The Committee's activities, role and arms'-length relationship are rather unusual among treaty signatories, and have been acknowledged overseas.

==Membership==
The Committee consists of three non-government scientific members and an executive officer who coordinates and administers the affairs of the Committee. The scientific members include a toxicologist nominated by the Society of Toxicology of Canada, a microbiologist nominated by the Canadian Society of Microbiologists and a chemist nominated by the Chemical Institute of Canada. The Executive Officer is a retired senior military officer.

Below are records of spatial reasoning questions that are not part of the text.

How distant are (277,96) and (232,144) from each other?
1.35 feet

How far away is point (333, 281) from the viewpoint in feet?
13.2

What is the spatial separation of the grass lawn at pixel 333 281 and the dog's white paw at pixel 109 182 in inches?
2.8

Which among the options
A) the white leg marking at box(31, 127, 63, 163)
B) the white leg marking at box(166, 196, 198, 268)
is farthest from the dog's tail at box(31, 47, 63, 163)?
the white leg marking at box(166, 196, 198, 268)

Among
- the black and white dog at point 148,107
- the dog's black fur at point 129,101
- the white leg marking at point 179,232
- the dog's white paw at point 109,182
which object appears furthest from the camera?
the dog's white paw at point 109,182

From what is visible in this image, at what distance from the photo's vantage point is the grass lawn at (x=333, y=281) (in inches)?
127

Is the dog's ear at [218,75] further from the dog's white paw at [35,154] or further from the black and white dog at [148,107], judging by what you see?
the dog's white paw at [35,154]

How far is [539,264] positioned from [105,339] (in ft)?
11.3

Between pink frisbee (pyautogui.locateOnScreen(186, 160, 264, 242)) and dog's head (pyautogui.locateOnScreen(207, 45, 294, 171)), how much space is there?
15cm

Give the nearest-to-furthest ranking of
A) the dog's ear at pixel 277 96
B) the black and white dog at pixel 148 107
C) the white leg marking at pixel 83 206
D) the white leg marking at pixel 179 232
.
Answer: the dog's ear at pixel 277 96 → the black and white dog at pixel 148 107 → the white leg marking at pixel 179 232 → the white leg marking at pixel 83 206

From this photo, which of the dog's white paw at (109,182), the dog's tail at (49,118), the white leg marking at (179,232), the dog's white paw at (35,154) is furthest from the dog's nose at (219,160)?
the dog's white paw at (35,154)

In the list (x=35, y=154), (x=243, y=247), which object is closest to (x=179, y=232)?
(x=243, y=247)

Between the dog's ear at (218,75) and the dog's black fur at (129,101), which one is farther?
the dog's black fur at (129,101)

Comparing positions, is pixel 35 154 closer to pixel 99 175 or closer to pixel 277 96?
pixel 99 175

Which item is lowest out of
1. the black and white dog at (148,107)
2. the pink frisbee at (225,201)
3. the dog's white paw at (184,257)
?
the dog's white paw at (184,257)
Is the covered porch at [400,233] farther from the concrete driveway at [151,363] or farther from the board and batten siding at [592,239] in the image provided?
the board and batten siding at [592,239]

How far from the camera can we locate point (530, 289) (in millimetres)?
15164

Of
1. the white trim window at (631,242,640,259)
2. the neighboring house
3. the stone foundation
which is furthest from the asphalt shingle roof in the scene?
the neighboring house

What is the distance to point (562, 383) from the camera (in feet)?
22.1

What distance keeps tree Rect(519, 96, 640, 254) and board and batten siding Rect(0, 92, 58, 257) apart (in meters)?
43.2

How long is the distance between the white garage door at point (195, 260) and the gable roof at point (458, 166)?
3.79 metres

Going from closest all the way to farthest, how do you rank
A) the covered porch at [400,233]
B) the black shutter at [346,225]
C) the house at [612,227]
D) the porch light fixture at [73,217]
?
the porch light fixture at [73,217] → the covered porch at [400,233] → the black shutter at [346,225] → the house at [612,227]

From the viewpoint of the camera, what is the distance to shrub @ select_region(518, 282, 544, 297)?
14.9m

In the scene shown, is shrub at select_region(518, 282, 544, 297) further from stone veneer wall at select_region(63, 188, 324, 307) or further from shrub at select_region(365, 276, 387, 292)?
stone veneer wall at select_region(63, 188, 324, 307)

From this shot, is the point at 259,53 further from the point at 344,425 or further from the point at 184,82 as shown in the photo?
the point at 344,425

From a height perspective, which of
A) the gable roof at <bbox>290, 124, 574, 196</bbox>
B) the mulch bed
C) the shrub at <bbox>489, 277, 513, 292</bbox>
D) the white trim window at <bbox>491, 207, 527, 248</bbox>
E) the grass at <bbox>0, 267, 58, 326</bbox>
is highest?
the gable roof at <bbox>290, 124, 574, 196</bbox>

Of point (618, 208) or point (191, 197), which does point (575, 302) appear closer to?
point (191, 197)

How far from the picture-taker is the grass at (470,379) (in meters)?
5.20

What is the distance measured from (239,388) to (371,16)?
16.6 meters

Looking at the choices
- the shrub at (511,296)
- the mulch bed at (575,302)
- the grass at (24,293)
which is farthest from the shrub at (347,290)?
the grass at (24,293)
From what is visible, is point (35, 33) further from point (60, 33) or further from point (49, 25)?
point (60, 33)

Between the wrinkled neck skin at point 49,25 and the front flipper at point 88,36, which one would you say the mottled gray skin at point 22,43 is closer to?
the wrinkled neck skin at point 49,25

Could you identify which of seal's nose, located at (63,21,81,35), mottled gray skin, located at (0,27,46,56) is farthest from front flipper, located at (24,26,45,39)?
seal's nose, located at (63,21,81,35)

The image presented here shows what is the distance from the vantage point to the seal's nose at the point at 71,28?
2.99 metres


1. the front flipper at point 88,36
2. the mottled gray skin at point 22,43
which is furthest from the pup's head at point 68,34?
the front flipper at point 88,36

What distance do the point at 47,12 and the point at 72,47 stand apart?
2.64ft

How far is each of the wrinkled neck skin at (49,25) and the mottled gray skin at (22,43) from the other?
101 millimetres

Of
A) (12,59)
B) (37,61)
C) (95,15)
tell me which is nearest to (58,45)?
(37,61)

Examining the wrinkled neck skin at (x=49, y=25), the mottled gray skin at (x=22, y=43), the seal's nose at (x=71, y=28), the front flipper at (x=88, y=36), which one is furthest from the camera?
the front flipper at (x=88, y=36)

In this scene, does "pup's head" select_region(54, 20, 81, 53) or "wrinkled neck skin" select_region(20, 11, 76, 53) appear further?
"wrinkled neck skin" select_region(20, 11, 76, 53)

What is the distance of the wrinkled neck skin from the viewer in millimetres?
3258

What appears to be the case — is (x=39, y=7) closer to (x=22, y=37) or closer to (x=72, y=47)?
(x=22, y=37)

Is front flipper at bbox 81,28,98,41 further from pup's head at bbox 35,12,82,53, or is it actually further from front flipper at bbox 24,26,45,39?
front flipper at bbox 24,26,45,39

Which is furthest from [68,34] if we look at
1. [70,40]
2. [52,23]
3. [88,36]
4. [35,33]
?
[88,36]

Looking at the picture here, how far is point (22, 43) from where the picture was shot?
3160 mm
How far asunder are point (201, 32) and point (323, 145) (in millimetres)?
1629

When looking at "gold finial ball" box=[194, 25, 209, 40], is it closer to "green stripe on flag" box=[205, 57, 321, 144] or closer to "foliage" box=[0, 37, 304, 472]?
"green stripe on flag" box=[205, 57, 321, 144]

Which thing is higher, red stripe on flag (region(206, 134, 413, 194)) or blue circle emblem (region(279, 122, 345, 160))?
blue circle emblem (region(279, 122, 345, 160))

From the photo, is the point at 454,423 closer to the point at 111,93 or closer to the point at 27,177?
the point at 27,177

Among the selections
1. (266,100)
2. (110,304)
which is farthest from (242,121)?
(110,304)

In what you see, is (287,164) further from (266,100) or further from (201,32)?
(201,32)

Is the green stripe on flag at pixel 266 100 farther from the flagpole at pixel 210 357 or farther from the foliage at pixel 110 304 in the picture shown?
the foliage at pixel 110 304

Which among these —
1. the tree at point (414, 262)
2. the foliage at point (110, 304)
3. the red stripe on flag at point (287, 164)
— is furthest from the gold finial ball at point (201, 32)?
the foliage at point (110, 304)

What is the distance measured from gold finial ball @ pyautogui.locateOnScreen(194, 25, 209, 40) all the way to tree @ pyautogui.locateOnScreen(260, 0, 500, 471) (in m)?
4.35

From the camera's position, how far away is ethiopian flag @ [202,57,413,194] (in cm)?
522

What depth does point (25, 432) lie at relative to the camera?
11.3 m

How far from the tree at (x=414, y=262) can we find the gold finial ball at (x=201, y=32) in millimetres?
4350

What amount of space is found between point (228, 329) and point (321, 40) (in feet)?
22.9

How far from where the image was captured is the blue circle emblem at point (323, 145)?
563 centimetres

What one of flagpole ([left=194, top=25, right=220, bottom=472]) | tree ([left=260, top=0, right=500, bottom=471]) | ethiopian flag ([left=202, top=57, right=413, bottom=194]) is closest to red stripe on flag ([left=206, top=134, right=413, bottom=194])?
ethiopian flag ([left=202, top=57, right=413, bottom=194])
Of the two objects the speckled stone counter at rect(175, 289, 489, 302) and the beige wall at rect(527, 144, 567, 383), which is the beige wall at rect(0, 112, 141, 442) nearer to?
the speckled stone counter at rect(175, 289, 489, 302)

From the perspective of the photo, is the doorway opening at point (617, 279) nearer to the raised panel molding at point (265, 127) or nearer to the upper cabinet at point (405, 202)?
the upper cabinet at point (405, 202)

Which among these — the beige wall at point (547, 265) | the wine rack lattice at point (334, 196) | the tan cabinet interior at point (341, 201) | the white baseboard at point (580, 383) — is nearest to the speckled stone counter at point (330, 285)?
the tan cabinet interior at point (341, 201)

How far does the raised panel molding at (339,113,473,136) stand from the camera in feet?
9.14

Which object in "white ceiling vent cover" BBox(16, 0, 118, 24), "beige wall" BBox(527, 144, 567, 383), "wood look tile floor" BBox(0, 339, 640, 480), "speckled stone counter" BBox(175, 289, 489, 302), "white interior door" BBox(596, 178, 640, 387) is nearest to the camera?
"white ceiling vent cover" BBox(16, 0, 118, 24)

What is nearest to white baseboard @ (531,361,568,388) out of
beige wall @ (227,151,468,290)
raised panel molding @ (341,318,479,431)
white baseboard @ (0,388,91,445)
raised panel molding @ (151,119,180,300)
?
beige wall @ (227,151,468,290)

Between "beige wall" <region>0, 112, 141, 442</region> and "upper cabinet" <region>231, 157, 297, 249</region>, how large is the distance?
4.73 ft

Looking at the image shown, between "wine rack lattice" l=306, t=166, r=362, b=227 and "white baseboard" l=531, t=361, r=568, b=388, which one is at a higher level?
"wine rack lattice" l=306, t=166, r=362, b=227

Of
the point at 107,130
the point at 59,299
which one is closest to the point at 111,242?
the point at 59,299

For all Committee members, the terms of service were initially set at three years, but have varied in length since then. One of the scientific members is chosen by the committee to act as the Committee's Chair.

==Reporting==
In its initial mandate, the committee reported to the Chair, Defence Science Advisory Board, who relayed the report to the Deputy Minister and the Chief of Defence Staff, who then could respond and eventually release the report to the public. Later, the reports were posted on a DND website dedicated to the BCDRC. Today, the BCDRC operates at arm's length from Government and operates its own website where its annual reports since 1991 are posted. Ahead of publication, the reports are still reviewed by the DND for national security reasons but have never been edited or censored. They are then translated into the other official language.